Phase Imbalance Calculator
Calculate three-phase current imbalance percentage and check against NEMA limits.
| Average Current | 100.00 A |
|---|---|
| Max Deviation from Average | 2.00 A |
| Current Imbalance | 2.00% % |
· NEMA method: imbalance = max deviation from average / average x 100.
· Average current: 100.00 A. Max deviation: 2.00 A.
· Voltage imbalance at the source is typically 1/3 to 1/2 the current imbalance shown here.
How It Works
Phase imbalance is calculated using the NEMA method: Imbalance = (maximum deviation from average / average) x 100 For example, if phases read 100 A, 110 A, and 90 A, the average is 100 A, the max deviation is 10 A, and imbalance = 10%. NEMA MG1 recommends that motors not be operated with more than 2% voltage imbalance. Current imbalance at the motor terminals is typically 3 to 5 times the voltage imbalance at the source. Common causes of phase imbalance include unequal single-phase loads on a three-phase system, a faulty connection, or an open phase on utility service.
Example
Average = 100 A. Max deviation = 10 A. Imbalance = 10/100 x 100 = 10%. This level of imbalance would cause serious motor heating and requires investigation.

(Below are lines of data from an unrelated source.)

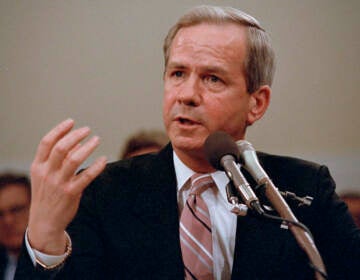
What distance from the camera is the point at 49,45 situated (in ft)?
7.88

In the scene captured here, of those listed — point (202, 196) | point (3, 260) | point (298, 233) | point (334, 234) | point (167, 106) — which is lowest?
point (3, 260)

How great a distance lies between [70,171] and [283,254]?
61 cm

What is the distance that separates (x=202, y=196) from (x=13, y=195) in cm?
107

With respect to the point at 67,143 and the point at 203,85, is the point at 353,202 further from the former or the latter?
the point at 67,143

Frequently Asked Questions
What causes phase imbalance on a 3-phase system?
Unequal distribution of single-phase loads across phases is the most common cause in buildings. Utility transformer issues can also contribute.
What happens if I run a motor with high phase imbalance?
The motor runs hotter. A 2% voltage imbalance can cause a temperature rise of roughly 6 to 10°C above rated values, which shortens insulation life significantly.
How do I fix phase imbalance?
Balance the single-phase loads as evenly as possible across the three phases. For feeder-level imbalance, check for loose connections or call the utility.